16. Dans ces conditions, contrairement à ce que soutient le ministre des armées, la demande de Mme C n'a pas été présentée à l'expiration d'un délai de deux ans à compter de la date de la première constatation médicale. Par ailleurs, il ne ressort pas des pièces au dossier et le ministre des armées n'établit par aucun élément précis que Mme C n'aurait pas respecté la forme règlementairement prescrite lors de sa demande.

17. D'autre part, une maladie contractée par un fonctionnaire, ou son aggravation, doit être regardée comme imputable au service si elle présente un lien direct avec l'exercice des fonctions ou avec des conditions de travail de nature à susciter le développement de la maladie en cause, sauf à ce qu'un fait personnel de l'agent ou toute autre circonstance conduisent à détacher la survenance ou l'aggravation de la maladie du service.
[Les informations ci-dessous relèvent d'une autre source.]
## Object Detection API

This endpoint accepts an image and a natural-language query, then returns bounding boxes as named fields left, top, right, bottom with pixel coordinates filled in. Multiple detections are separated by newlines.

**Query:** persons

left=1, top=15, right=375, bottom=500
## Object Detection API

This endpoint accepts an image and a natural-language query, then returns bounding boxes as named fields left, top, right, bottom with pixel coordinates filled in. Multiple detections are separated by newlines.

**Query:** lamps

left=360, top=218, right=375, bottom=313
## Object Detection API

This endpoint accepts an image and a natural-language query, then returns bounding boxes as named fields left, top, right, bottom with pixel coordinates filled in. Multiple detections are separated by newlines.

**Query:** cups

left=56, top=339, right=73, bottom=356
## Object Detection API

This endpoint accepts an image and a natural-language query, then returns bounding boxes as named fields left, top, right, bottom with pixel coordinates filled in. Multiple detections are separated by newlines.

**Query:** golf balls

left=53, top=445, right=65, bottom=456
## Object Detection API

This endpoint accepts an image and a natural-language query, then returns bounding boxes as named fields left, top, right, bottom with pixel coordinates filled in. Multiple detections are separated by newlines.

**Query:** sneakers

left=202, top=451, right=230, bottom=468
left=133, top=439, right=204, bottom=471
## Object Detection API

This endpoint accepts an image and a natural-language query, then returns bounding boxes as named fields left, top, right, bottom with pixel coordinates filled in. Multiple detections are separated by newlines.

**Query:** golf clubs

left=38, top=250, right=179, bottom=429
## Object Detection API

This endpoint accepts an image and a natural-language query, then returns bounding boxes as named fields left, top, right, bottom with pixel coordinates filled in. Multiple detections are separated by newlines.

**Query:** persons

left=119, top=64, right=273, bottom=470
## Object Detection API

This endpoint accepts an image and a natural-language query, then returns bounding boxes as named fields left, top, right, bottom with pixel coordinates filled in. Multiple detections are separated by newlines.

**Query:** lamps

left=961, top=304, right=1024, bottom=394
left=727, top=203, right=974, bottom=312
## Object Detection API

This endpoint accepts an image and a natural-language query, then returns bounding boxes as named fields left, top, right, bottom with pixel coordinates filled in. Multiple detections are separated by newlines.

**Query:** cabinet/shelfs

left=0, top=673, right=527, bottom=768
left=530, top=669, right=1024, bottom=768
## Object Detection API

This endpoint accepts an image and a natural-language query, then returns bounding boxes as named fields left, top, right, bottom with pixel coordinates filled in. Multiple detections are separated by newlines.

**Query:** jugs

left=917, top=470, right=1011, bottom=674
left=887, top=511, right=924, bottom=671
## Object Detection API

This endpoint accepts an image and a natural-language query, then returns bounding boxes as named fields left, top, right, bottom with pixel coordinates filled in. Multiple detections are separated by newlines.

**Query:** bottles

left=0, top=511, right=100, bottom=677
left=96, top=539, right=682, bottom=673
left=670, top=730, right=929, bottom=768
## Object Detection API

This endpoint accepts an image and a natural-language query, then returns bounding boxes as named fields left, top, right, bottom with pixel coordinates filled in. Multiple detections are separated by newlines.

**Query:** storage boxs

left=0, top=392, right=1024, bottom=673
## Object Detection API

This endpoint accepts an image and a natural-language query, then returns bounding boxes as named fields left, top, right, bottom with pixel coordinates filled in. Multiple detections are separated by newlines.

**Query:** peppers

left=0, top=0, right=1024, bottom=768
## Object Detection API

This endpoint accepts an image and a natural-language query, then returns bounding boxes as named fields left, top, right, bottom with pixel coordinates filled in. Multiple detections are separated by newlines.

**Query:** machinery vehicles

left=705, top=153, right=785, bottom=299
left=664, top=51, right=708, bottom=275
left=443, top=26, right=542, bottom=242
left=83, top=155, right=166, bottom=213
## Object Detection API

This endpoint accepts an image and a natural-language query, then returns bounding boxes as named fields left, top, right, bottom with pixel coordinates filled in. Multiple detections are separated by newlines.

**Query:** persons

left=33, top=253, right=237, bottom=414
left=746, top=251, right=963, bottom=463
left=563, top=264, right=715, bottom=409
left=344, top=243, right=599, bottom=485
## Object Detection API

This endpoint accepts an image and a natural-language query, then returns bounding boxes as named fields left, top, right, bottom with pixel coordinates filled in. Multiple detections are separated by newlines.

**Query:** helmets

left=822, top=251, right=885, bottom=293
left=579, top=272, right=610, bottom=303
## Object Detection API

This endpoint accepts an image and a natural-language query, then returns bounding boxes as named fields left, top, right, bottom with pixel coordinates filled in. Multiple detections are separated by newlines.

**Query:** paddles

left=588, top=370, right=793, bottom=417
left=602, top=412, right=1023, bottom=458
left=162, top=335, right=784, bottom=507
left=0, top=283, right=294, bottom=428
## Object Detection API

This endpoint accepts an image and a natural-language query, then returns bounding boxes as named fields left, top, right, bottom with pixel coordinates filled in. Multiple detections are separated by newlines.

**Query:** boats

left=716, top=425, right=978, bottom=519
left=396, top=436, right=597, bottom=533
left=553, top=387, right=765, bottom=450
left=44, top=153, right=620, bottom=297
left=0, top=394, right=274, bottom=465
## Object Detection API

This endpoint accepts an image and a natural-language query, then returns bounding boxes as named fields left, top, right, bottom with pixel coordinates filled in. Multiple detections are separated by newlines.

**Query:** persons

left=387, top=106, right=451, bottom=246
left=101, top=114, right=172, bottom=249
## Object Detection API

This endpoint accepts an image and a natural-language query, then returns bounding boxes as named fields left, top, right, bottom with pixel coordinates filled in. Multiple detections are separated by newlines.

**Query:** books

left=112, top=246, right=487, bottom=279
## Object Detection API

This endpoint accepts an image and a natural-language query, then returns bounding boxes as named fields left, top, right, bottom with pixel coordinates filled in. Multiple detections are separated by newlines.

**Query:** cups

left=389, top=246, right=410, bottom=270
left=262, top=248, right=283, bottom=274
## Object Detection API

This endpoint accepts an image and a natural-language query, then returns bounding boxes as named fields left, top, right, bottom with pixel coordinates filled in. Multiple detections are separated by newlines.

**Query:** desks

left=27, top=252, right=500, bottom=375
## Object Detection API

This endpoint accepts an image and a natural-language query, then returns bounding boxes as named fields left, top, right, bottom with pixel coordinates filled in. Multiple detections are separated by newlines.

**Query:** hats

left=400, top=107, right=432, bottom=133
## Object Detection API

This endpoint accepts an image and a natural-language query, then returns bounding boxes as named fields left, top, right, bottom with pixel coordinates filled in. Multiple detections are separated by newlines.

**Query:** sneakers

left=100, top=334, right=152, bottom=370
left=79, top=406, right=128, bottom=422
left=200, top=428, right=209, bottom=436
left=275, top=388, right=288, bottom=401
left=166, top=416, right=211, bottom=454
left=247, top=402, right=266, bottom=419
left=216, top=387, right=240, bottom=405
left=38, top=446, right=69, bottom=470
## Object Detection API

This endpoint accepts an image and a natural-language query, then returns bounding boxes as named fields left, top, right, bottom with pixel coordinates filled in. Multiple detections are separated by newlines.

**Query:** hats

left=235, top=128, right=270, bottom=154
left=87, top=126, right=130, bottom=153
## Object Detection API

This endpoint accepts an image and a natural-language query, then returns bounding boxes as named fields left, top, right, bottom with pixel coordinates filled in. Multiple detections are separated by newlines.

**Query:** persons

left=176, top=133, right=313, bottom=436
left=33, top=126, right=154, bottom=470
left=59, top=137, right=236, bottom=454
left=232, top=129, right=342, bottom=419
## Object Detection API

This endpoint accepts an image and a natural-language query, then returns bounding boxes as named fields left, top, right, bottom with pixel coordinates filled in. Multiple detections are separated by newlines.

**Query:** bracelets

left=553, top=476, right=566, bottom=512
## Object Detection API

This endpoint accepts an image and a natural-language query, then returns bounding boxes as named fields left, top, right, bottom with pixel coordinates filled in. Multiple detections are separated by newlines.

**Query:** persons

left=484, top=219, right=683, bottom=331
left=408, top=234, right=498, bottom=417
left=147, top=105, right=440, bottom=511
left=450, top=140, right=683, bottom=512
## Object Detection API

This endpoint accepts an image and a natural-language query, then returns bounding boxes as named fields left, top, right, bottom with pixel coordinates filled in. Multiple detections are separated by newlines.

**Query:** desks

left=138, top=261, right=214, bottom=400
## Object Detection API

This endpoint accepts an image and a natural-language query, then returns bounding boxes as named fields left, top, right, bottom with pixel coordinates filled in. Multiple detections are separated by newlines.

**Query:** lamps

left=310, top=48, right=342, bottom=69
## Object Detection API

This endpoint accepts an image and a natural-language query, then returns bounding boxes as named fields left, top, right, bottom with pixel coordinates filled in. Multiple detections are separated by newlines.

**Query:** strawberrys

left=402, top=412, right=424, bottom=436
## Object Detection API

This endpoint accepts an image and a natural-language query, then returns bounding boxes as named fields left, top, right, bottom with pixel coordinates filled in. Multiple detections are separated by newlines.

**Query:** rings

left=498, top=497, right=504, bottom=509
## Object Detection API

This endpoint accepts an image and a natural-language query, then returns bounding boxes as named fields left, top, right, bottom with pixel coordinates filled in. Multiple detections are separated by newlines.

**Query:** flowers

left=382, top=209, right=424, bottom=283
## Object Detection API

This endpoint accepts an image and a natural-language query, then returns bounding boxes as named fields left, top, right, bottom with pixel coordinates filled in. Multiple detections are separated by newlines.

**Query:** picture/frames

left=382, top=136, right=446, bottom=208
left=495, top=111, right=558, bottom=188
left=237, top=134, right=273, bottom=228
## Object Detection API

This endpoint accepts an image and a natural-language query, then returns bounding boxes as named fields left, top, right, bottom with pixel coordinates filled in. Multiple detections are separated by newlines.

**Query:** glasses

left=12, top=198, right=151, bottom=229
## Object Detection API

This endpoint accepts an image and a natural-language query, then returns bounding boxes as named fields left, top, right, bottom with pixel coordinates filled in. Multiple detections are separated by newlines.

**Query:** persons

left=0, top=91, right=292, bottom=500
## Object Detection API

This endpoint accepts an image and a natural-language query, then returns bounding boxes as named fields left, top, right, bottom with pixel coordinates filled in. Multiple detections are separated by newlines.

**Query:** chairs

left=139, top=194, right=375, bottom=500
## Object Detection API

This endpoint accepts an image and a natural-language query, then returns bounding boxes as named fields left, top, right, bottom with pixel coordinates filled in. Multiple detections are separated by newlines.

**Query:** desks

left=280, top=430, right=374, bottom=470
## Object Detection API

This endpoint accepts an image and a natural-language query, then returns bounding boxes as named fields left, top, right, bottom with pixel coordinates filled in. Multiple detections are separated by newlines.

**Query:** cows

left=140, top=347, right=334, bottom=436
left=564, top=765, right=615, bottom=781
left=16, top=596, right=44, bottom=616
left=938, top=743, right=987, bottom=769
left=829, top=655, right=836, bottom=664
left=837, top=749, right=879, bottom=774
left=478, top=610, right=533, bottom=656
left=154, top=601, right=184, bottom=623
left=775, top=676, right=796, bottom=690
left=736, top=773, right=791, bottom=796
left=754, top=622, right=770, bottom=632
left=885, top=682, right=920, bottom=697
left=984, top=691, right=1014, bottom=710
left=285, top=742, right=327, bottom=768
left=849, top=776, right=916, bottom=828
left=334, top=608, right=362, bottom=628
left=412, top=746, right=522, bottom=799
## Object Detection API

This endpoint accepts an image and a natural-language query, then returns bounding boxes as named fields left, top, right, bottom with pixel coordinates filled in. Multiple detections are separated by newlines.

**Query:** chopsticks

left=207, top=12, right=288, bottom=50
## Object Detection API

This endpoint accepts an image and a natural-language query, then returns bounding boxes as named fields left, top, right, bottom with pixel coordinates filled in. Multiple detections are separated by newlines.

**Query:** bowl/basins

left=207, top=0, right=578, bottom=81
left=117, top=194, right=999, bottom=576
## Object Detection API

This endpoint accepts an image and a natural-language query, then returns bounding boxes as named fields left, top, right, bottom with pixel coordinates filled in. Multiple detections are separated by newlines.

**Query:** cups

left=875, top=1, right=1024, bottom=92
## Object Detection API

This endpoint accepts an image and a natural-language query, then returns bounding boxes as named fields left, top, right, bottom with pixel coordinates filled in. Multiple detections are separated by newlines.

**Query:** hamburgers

18. Mme C soutient que ses troubles dépressifs, qui ont nécessité son placement en arrêt maladie depuis le 30 avril 2019, trouvent leur origine directe et certaines dans ses conditions de travail. Il ressort des pièces du dossier, notamment des rapports des médecins ayant examiné Mme C pendant la durée de son arrêt de travail, que l'état dépressif qui a motivé sa mise en congé de longue durée est en relation directe avec les difficultés de ses relations avec ses collègues, alors qu'il n'est pas établi qu'une prédisposition ou manifestation pathologique de cette nature avait été décelée antérieurement chez elle. Par suite, Mme C est fondée à soutenir, même en l'absence de volonté délibérée de l'administration de nuire à l'agent, que l'absence de reconnaissance de l'imputabilité au service de sa maladie est entachée d'erreur d'appréciation.

19. Il résulte de ce qui précède que la décision implicite par laquelle la ministre des armées a refusé de reconnaître l'imputabilité au service de la pathologie de Mme C doit être annulée.

Sur les conclusions aux fins d'injonction :

20. La présente annulation implique nécessairement qu'il soit enjoint au ministre des armées de placer Mme C en congé pour invalidité temporaire imputable au service à compter du 30 avril 2019, au titre d'une maladie imputable au service.

Sur les frais liés au litige :

21. Il y a lieu, dans les circonstances de l'espèce, de mettre à la charge de l'Etat la somme de 1 500 euros au titre des dispositions de l'article L.761-1 du code de justice administrative.

D E C I D E :

Article 1er : La décision implicite par laquelle la ministre des armées a rejeté la demande de reconnaissance d'imputabilité au service de la pathologie présentée par Mme C est annulée.

Article 2 : Il est enjoint au ministre des armées de placer Mme C en congé pour invalidité temporaire imputable au service à compter du 30 avril 2019.

Article 3 : L'Etat versera une somme de 1 500 euros à Mme C au titre de l'article L. 761-1 du code de justice administrative.

Article 4 : Le surplus des conclusions de la requête est rejeté.

Article 5 : Le présent jugement sera notifié à Mme D C et au ministre des armées.

Délibéré après l'audience du 8 mars 2023, à laquelle siégeaient :

Mme Versol, présidente,

M. Pény, premier conseiller,

M. Doan, premier conseiller.

Rendu public par mise à disposition au greffe le 30 mars 2023.

Le rapporteur,

R. A

La présidente,

F. Versol La greffière,

A. Cardon

La République mande et ordonne au ministre des armées en ce qui le concerne, et à tous commissaires de justice à ce requis en ce qui concerne les voies de droit commun, contre les parties privées, de pourvoir à l'exécution de la présente décision.